The aircraft engineer said; “It was the next best thing to not being a match, so I thought ‘That’s the way to go’.
“It was like a get-out-of-jail-free card! When Julie saw that me giving up my kidney could benefit someone else, as well as her, she eventually agreed.
“It just blew my mind that something like this was possible.”
Just a few months ago, doctors matched Julie and John with another two couples on the shared scheme, creating a three-way swap.
“We went to see the transplant co-ordinator and two months later we got a call to say there was a match with two other pairs.
“We couldn’t believe it. We just looked at each other and shed a tear.
“I was so surprised because I honestly thought we would be a year down the line and I’d be facing the rest of my life on dialysis,” Julie said.
The surgery went ahead in October at the Queen Elizabeth University Hospital, with John having his kidney removed and Julie receiving her new kidney on the same day, just hours apart.
Aside from a brief setback with John contracting a post-surgery infection and having to go back into hospital to be treated for sepsis, the pair, who have been married for seven years, are recovering well – and looking forward to celebrating this Christmas.
“My kidney function is up to 88% now,” Julie said. “In fact, the doctors said its as if I have a pair of working kidneys.
“I’m starting to feel my energy coming back now – and I’m progressing every day.
“And John is making a good recovery too.
“We’re looking forward to Christmas now because we have so much to celebrate.”
John added: “I’m so pleased everything went well.
“I must admit, I was a little apprehensive when the surgeon took a pen and drew an arrow on my side, but I’ve come out feeling great, and with just a little scar. It was nothing really.
“And it was worth it to get my old Julie back.
“I just look at her now and I can see the Julie that I first met.
“It’s been amazing to see her getting better.
“We were so well looked after before surgery, during and after and we can’t thank the team at the hospital enough. They were amazing.”
Julie added: “It’s all very surreal, but a real dream come true.
“I just want to thank all my family for looking after us. They have been amazing.
“And John, of course.
“He has given me the most extra-special Christmas present I could ever receive, as well as a fantastic Christmas to look forward to, and many more to come.”
And she joked: “John has given me his kidney – and his heart – but I’ll still be hoping for a wee something under the tree!”
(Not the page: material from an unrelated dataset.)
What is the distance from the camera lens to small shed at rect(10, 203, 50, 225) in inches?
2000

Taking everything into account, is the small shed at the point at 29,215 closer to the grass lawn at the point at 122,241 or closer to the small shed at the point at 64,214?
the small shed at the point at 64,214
To find out more about living donation, go to livingdonationscotland.org
800 donors in past 10 years give gift to transform a life
Over 800 people in Scotland have helped others by donating a kidney in the last decade.
A healthy person can lead a completely normal life with one kidney, and a kidney from a living donor generally offers the best outcomes for patients living with kidney failure who need a transplant.
There are usually two routes to living kidney donation – directed donation where a friend, relative or partner donates to a loved one, or non-directed altruistic donation which involves a person donating to a stranger who is best matched on the waiting list, usually starting a ‘chain’ of transplants.
The UK Living Kidney Sharing Scheme was established to help increase the number of people who can receive transplants from living kidney donors, and the opportunities for patients who wait a long time for a transplant.
Through the scheme, when a donor and recipient already know each other but are not a match, they are paired with another donor and recipient in the same situation who ‘swap’ donors. This can also involve more than two pairs.
The kidney is the most commonly transplanted organ in the UK. A single normal kidney usually provides enough function for an adult, but occasionally two kidneys are transplanted into one patient. Anyone can volunteer to give a kidney, but it must be something they choose to do and feel comfortable doing. There is no upper age limit to being a living kidney donor.